Trump frowned. “I don’t understand. Just phone up Twitter and tell them to cancel them. Shouldn’t be hard”.
Sweat started forming on his brow. “That’s not how it works. Even if they banned those accounts, they could just make more accounts, truthfully. Also, scientists are forming their own political party.”
“Losers. I’ve never seen an egghead get laid. The only thing scientists ever win are science fairs. Look, just make them go away, okay? Easy problem, go solve it. Next piece of news”.
“Okay, well it seems that a bunch of Juggalos will march on Washington this year sometime.”
Trump squinted. “What’s a Juggalo?”
Sean threw his hands up. “Goddamned if I know, sir. I did some research, but they’re some sort of loosely organized gang that worships the Insane Clown Posse.”
“The Insane Clown… what?” Trump stared at Sean for a while.
“It’s… it’s a rap group, based out of Detroit. They have a cult like following all over the nation, mostly in poor, rural regions.”
Trump put his child-sized hand up. “I don’t like clowns, Seanie. Had one at my birthday party as a kid. You come to my party, you’re going to act with dignity. I don’t want buffoons surrounding me. What are these clowns doing? What do they want?”
Sean looked around for a chair. “Sir, can I sit down?”
Trump thought about this for a moment, then raised a finger. “No. Now, get on with the clowns.”
Sean’s shoulders slumped. “I don’t know what their agenda is. Right now it’s stating that they’re marching “For all the weirdos, freaks, and side shows” and that they’re going to “Soak the town in Faygo”.
Trump waved it off. “Whatever, they sound dangerous.
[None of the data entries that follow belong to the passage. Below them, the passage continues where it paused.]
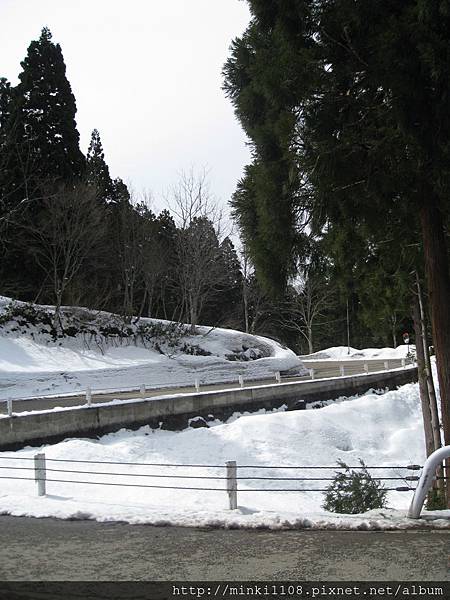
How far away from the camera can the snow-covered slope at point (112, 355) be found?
24750 mm

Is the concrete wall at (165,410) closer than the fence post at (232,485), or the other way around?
the fence post at (232,485)

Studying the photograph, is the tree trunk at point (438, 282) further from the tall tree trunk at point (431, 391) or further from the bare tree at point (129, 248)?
the bare tree at point (129, 248)

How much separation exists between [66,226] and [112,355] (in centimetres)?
701

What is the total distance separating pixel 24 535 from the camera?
5.98 m

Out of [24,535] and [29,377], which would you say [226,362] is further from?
[24,535]

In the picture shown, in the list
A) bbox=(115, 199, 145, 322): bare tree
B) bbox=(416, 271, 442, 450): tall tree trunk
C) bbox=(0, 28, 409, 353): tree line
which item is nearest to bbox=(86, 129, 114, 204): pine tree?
bbox=(0, 28, 409, 353): tree line

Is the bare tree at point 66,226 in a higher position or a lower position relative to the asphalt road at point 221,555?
higher

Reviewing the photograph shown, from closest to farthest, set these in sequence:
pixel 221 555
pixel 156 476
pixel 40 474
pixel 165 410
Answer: pixel 221 555 → pixel 156 476 → pixel 40 474 → pixel 165 410

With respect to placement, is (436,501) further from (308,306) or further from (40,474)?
(308,306)

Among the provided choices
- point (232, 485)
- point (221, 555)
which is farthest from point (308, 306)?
point (221, 555)

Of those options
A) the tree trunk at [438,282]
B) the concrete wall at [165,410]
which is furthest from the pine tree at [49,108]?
the tree trunk at [438,282]

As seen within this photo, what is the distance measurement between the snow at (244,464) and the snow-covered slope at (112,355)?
8324mm

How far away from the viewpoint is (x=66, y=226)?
97.6ft

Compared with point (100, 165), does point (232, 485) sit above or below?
below
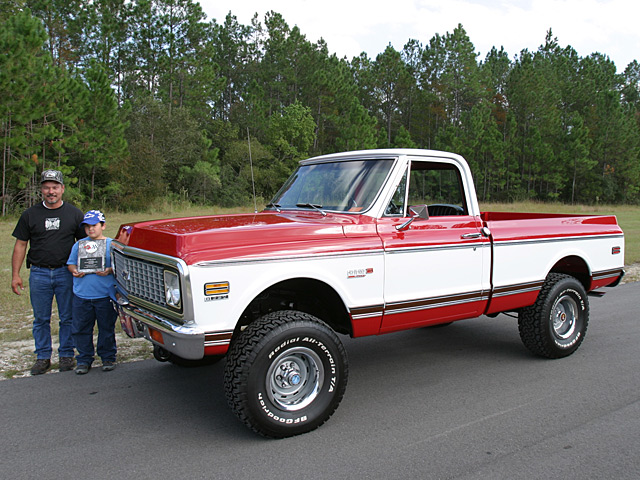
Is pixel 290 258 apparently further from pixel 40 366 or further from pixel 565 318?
pixel 565 318

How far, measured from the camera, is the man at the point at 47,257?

We’ll send in the army when they get here.”
Sean raised an eyebrow. “You mean the National Guard, sir?”
Trump’s face twisted. “Army, National Guard. The guys with guns, Seanie, same thing. Stop being an egghead. You’re not smarter than me.” Trump clicked his pen a bunch, then looked back at Sean. “Well, Mr. Smart guy, anything else?”
Stains immediately appeared around Sean’s armpits. He started trembling slightly. “It’s bad, sir. Please don’t throw anything at me.”
Trump raised both his hands, showing Sean his palms. “Nothing here, Seanie. You just let me have it.”
Sean stared directly at the window, not looking Trump in the eyes as he spoke. “They’re giving Alec Baldwin an entire episode of Saturday Night Live“.
There was a loud crash from the Oval Office. Sean Spicer tore out of the room. Loud cussing could be heard in every part of the White House. It soon subsided, until the only sound that could be heard was gentle sobbing into incredibly minuscule hands.
Sincerely,
The Illustrious Mr. Charlton
p.s. Faygo is a small brand of soda pop that comes from Detroit. It is incredibly popular with both the Insane Clown Posse and its followers the Juggalos. ICP shows usually have the rap duo spraying the drink into the crowd.
p.s.s. It hasn’t even been a week people.